▶ _EXERCISE BRIEF_
Copy out, word for word, the stretch from the line containing "From what the" through the end of the entries.

___

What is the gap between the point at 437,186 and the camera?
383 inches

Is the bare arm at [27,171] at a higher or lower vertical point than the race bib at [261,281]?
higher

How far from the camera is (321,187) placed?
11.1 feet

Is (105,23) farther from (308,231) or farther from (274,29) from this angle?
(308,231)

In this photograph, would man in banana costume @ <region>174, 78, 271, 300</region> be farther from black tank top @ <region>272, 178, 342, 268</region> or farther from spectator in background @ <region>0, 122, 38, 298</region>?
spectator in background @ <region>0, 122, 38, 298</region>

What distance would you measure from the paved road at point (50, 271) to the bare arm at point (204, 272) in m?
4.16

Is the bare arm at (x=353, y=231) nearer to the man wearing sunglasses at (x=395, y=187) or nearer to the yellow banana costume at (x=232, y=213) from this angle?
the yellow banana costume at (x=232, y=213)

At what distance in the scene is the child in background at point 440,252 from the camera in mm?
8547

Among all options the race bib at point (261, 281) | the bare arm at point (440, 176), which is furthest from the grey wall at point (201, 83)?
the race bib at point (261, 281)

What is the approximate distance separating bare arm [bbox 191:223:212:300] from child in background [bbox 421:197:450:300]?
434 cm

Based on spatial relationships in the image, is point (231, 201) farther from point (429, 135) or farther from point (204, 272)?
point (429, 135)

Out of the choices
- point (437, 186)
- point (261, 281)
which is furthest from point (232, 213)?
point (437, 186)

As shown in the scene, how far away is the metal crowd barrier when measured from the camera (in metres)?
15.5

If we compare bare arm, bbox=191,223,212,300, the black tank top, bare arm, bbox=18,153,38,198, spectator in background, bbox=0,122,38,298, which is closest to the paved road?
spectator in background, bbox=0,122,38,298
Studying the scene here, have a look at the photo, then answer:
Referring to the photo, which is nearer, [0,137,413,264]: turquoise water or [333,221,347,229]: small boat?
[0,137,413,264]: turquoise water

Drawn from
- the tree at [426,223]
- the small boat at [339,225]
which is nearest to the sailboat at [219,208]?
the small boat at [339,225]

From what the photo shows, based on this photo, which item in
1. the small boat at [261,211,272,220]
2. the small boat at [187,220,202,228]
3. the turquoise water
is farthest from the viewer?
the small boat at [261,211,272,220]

___

▶ _COMPLETE OUTPUT_
From what the photo shows, based on this photo, which item in
1. the small boat at [261,211,272,220]
2. the small boat at [187,220,202,228]
3. the turquoise water
is farthest from the viewer?
the small boat at [261,211,272,220]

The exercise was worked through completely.